### WHAT YOU ARE ASKED TO DO:
Please report every entry below that contains the word "share", copying each one in full. Case matters.

### Slide chart reasoning data:
------------
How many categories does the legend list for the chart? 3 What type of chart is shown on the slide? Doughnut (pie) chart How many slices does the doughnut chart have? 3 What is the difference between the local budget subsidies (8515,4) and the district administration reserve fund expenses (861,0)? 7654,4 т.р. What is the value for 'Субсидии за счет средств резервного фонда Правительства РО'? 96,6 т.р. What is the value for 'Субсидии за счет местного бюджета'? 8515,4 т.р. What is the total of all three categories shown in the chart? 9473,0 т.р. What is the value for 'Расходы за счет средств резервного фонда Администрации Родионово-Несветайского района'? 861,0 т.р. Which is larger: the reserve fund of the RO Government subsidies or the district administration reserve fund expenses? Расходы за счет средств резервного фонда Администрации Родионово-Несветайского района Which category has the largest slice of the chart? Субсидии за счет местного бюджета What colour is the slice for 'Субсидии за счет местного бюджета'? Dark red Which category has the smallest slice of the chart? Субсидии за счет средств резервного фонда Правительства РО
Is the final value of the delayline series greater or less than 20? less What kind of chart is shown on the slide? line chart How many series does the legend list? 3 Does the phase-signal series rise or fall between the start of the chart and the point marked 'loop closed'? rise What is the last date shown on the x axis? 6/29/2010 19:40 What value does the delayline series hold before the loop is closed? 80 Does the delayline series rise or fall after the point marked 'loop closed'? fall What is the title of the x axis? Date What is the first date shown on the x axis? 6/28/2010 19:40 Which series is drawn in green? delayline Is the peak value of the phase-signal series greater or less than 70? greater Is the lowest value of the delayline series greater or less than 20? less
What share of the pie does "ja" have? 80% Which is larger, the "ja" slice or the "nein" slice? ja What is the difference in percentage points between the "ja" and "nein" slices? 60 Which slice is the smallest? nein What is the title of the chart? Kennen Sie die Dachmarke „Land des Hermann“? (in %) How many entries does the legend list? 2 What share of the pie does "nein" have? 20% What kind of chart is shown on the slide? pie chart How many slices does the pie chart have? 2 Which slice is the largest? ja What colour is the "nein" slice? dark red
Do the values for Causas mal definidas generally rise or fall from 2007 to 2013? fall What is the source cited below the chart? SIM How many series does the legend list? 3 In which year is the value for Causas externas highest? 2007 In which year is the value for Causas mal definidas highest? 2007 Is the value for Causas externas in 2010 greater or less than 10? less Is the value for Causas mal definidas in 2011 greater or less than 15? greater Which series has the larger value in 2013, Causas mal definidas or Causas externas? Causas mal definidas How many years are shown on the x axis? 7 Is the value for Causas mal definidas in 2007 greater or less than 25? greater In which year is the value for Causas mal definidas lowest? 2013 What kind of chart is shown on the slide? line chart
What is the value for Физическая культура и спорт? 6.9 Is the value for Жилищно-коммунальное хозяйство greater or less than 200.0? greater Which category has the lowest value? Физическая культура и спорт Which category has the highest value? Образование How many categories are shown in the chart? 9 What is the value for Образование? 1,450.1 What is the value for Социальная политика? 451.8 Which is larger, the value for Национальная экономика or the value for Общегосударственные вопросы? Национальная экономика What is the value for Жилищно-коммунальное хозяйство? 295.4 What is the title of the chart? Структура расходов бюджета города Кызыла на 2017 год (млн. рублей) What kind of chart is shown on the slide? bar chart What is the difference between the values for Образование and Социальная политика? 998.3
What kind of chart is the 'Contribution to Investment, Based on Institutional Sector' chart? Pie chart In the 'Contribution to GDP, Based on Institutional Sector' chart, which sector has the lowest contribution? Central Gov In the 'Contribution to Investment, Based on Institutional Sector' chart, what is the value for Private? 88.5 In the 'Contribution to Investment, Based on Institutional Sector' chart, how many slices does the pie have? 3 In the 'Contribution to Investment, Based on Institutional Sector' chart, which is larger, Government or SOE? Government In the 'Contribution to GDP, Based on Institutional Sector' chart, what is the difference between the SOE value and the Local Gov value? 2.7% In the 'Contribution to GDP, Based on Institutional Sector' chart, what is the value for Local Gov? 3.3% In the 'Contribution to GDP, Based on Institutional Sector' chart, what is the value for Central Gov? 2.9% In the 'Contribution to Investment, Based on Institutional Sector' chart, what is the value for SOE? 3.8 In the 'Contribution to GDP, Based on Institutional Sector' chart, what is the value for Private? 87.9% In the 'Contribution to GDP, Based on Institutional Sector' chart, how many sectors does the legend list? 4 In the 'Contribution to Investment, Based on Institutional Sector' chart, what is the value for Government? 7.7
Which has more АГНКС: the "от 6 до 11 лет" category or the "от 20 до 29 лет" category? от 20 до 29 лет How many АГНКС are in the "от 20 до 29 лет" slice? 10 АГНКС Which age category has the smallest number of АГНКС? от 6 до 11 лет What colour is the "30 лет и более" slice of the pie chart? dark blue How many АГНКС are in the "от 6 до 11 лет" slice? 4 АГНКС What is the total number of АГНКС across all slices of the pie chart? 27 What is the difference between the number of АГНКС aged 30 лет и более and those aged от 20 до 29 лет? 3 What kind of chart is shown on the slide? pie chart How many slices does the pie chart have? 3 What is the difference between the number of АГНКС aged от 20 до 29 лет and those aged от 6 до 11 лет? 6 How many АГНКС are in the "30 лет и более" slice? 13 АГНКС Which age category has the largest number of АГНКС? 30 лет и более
------------
### ANSWER TO THE EXERCISE:
What share of the pie does "ja" have? 80% Which is larger, the "ja" slice or the "nein" slice? ja What is the difference in percentage points between the "ja" and "nein" slices? 60 Which slice is the smallest? nein What is the title of the chart? Kennen Sie die Dachmarke „Land des Hermann“? (in %) How many entries does the legend list? 2 What share of the pie does "nein" have? 20% What kind of chart is shown on the slide? pie chart How many slices does the pie chart have? 2 Which slice is the largest? ja What colour is the "nein" slice? dark red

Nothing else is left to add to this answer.